M. Daniel Raoul. Croisons les doigts !

M. André Vallini, secrétaire d'État. J’ai noté vos interpellations claires et fortes sur ce sujet. Le Gouvernement est en plein accord avec vous. La prochaine étape aura lieu en juillet, lorsque la Commission européenne fera sa proposition : nous connaîtrons alors sa position officielle. Soyez assurés que l’engagement du Gouvernement ne souffre d’aucune ambiguïté et que nous restons, comme vous, particulièrement vigilants sur ce sujet.

L’application provisoire ne concernera que les seules compétences communautaires.

Je tiens à clarifier un point important concernant l’application provisoire du CETA, qui résulte du droit communautaire. Prévue par les traités européens, elle ne peut concerner, j’y insiste, que les seules dispositions relevant de la compétence communautaire. Elle est de surcroît soumise à l’approbation du Parlement européen, qui devrait se prononcer à l’automne. La Commission européenne s’y est engagée, car il s’agit d’un contrôle démocratique indispensable.

Ensuite, les Parlements nationaux seront saisis au titre des compétences nationales et se prononceront sur l’ensemble de l’accord. Formellement, l’Assemblée nationale et la Haute Assemblée seront saisies d’un projet de loi de ratification portant sur l’intégralité du CETA dans le courant de 2017, et l’ensemble du texte de l’accord sera annexé à ce projet de loi.

Il est nécessaire et légitime que l’entrée en vigueur des dispositions relevant des compétences nationales soit conditionnée à la ratification par les Parlements nationaux.

Pour répondre directement à vos questions, notamment à celle de M. Daniel Raoul, la France estime par exemple que c’est le cas des stipulations relatives aux investissements, y compris celles concernant le nouveau système de cour de justice publique pour le règlement des différends entre investisseurs et États, les transports ou la propriété intellectuelle.

C’est pour cette raison que le Gouvernement a renforcé le contrôle démocratique en amont de la signature de ces accords commerciaux.

Ainsi, les règles de transparence ont été approfondies.
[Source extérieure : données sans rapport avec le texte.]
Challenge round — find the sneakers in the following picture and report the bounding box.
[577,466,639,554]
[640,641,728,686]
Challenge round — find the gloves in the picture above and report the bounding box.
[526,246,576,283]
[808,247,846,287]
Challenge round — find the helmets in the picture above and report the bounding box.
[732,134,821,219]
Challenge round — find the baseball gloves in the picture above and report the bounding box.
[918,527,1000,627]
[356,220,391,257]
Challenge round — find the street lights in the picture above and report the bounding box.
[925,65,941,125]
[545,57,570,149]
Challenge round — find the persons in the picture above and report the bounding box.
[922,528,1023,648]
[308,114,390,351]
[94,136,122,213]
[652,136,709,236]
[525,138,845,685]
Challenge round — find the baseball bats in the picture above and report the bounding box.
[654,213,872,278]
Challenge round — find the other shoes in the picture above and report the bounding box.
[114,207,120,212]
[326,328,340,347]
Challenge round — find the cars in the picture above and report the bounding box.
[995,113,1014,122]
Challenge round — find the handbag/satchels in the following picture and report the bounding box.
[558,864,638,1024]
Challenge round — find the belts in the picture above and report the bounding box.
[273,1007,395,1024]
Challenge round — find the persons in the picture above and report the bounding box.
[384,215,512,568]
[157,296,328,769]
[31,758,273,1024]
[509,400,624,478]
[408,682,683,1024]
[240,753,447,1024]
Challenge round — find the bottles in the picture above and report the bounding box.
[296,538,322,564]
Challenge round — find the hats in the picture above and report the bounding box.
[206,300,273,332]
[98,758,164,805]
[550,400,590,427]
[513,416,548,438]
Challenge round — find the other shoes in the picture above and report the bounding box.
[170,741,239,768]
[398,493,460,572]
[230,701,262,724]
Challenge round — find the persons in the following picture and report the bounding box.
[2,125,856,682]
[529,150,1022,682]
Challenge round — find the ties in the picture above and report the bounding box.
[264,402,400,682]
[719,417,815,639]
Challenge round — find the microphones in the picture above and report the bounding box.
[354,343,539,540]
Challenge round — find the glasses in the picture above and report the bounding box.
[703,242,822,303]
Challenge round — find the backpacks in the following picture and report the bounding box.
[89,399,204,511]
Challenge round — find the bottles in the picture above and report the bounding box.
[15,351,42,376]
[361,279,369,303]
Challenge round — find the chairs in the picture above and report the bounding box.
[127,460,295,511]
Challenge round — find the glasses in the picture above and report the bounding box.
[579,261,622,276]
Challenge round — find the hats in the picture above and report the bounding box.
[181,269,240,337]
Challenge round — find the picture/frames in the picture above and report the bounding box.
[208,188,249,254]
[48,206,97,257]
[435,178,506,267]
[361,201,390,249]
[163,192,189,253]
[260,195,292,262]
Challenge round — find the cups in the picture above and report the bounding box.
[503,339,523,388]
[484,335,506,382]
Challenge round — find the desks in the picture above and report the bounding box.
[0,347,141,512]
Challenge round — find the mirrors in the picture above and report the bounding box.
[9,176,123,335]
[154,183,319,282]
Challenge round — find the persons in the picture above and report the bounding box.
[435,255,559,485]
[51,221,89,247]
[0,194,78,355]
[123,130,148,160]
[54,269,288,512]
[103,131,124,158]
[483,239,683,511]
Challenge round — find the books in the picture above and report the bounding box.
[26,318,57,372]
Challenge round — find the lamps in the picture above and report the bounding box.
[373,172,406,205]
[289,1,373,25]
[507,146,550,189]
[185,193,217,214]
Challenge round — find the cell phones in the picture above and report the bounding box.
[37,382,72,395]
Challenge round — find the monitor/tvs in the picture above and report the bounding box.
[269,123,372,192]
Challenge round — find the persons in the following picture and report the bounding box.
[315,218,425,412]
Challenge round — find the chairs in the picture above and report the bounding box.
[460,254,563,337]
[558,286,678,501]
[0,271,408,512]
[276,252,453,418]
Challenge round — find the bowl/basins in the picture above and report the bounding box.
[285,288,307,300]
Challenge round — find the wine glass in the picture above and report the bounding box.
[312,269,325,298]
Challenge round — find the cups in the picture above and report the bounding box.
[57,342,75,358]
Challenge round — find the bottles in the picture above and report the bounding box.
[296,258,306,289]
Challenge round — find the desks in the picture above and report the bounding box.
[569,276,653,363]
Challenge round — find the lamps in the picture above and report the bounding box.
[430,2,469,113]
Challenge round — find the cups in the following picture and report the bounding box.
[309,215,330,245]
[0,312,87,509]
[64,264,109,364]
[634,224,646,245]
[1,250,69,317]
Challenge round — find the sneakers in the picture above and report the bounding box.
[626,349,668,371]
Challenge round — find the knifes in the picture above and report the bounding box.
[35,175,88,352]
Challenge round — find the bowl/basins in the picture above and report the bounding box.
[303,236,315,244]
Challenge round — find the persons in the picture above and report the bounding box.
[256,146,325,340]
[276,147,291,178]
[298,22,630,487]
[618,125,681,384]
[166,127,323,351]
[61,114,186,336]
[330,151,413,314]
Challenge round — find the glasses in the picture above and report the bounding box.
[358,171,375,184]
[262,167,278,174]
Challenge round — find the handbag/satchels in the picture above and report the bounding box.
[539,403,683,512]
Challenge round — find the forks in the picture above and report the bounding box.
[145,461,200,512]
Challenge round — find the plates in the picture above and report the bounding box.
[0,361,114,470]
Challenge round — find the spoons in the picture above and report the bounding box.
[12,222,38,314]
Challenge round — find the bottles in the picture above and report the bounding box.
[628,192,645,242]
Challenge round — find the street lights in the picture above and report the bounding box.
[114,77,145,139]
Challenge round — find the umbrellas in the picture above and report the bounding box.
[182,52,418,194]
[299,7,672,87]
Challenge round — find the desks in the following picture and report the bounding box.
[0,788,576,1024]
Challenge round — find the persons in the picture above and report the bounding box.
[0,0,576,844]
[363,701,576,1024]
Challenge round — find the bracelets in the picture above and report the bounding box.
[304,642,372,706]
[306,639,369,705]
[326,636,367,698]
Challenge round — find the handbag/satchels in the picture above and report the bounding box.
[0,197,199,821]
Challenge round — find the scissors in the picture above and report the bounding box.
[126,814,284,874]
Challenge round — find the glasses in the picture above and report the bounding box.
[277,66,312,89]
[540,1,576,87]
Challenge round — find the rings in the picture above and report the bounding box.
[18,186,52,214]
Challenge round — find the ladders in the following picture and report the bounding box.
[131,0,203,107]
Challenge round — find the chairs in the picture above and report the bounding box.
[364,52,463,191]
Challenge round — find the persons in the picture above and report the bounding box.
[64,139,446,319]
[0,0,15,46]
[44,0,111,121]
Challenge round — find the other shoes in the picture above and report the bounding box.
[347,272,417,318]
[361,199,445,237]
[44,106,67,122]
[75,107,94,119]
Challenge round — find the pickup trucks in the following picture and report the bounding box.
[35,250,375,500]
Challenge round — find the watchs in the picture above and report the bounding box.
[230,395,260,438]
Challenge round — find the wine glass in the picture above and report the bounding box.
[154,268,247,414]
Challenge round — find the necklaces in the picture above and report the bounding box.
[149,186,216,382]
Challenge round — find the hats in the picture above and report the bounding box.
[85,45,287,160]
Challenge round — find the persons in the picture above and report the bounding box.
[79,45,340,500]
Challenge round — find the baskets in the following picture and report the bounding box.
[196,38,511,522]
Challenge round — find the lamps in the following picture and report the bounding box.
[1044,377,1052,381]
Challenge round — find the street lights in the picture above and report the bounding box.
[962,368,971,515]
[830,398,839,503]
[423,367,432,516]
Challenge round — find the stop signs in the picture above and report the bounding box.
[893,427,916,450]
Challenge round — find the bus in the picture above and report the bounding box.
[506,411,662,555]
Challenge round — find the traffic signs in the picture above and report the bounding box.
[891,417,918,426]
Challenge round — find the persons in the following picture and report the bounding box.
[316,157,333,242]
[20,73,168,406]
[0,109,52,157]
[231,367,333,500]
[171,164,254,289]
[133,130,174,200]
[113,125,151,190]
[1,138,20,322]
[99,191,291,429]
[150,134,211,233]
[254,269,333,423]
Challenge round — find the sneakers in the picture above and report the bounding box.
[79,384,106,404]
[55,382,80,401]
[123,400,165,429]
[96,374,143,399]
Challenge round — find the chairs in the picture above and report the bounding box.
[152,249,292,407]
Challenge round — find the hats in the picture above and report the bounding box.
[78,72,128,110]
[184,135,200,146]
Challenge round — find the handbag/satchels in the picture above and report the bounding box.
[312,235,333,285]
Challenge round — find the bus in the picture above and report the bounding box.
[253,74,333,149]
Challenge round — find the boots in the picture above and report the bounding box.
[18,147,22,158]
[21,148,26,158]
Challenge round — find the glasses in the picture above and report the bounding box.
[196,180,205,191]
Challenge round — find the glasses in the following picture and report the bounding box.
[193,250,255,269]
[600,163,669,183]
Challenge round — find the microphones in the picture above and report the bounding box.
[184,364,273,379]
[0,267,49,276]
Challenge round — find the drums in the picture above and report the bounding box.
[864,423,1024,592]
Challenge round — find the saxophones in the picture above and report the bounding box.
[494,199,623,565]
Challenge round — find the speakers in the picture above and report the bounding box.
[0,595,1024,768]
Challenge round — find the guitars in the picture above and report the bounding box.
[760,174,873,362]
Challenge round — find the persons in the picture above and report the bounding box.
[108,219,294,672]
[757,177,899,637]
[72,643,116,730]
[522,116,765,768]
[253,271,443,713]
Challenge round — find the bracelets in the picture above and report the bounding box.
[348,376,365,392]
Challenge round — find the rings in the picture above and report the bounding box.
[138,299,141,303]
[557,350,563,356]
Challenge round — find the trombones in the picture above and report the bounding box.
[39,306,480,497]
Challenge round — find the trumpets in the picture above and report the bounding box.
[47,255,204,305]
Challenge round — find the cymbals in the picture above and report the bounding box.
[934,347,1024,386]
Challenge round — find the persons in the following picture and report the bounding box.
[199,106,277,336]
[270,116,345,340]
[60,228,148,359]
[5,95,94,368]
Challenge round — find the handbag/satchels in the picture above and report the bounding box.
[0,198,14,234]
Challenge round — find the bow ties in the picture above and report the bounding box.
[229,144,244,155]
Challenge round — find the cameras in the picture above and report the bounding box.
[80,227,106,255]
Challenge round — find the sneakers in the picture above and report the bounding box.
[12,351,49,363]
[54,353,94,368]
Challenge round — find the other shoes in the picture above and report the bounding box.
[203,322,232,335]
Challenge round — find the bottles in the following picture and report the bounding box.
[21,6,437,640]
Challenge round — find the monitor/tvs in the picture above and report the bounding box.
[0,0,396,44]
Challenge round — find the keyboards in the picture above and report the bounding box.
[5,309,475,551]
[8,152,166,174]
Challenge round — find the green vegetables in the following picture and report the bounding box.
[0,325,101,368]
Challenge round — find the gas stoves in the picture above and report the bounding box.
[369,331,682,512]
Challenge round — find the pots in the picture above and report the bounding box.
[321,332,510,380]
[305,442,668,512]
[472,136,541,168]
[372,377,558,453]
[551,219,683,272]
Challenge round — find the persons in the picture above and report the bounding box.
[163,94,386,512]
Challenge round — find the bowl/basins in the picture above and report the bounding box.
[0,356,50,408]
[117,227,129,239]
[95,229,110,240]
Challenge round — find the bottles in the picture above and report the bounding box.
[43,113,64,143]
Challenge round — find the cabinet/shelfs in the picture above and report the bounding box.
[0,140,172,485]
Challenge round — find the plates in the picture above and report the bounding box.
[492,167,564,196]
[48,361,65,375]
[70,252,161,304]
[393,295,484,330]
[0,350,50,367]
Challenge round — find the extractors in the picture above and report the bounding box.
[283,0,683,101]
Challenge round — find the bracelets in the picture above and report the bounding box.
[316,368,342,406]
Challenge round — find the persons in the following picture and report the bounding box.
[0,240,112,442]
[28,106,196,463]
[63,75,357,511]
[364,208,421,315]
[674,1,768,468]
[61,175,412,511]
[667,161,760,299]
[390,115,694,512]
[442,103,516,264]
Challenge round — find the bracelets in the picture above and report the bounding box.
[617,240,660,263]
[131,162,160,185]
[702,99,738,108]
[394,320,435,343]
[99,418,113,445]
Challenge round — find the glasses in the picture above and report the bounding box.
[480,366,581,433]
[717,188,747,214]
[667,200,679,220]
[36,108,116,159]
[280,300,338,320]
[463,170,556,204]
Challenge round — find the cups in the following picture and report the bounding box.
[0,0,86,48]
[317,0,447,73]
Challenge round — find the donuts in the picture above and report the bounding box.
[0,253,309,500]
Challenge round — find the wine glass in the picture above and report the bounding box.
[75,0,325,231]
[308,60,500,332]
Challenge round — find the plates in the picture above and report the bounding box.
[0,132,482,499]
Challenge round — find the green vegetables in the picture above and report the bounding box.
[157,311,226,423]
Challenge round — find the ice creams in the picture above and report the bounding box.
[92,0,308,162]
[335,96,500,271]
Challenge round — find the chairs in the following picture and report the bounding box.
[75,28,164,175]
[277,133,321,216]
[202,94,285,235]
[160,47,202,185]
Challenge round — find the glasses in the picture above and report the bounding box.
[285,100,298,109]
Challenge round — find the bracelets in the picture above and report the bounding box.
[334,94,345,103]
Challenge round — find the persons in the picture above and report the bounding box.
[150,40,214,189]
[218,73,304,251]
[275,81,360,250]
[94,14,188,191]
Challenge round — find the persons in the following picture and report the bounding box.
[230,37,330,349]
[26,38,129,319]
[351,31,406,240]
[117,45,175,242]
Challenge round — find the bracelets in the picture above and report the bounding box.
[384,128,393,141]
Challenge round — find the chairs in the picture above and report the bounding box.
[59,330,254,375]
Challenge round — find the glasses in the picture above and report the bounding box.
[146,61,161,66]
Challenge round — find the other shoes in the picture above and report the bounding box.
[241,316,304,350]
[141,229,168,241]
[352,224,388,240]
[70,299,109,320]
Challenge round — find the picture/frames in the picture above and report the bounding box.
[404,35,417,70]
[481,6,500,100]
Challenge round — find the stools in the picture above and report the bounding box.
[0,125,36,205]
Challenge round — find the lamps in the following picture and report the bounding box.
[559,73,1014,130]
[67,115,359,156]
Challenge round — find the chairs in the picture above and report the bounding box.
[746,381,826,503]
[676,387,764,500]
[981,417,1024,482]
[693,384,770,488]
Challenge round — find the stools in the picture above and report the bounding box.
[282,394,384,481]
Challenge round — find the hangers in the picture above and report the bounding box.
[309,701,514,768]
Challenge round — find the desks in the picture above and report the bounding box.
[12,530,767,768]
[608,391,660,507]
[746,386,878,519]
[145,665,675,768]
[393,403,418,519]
Vous avez été nombreux à dénoncer l’opacité dans laquelle se déroulent les négociations commerciales, ce qui ne correspond ni à notre conception de la démocratie ni à notre temps. La transparence absolue peut être dangereuse à certains égards, mais, dans ce domaine, qui concerne le pouvoir politique au sens le plus noble du terme, il faut évidemment faire évoluer les conditions dans lesquelles se déroulent les négociations.

Les mandats de négociation du TTIP et du TiSA donnés par le Conseil à la Commission européenne ont été rendus publics. C’est une première étape salutaire, que la France avait appelée de ses vœux.

Depuis le début de l’année, une salle de lecture des documents relatifs au traité transatlantique avec les États-Unis est ouverte au secrétariat général des affaires européennes. Tous les parlementaires français ont accès aux comptes rendus de négociation exhaustifs. Ils sont malheureusement en anglais, ce qui heurte le secrétaire d’État en charge de la francophonie que je suis.

Vous avez également accès aux documents consolidés. Certes, la prise de notes n’est pas possible. Matthias Fekl m’a expliqué que cela tenait à des considérations relatives à la propriété industrielle et à la protection d’intérêts économiques et commerciaux qu’il serait délicat de dévoiler sur la place publique. Néanmoins, ces règles de consultation des documents pourraient être assouplies pour les parlementaires. J’ai eu le même débat à l’Assemblée nationale voilà quelques semaines, et les députés sont également assez mécontents de cet état de fait. Nous travaillons pour régler ce problème.

En tout cas, le dialogue est constant avec l’ensemble des élus et de la société civile, au sein du conseil de suivi stratégique de la politique commerciale, le CSS, et lors des nombreux débats publics auxquels participe Matthias Fekl.

Le Gouvernement a mis en place le CSS en 2013. Initialement composé d’élus et de représentants de fédérations professionnelles, il a été ouvert, sur l’initiative de Matthias Fekl, à des représentants de la société civile, des syndicats et des ONG.

L’Union européenne s’engage à son tour dans cette voie, ce dont nous devons nous féliciter. L’action de la commissaire européenne Cécilia Malmström marque, de ce point de vue, une rupture avec celle de son prédécesseur.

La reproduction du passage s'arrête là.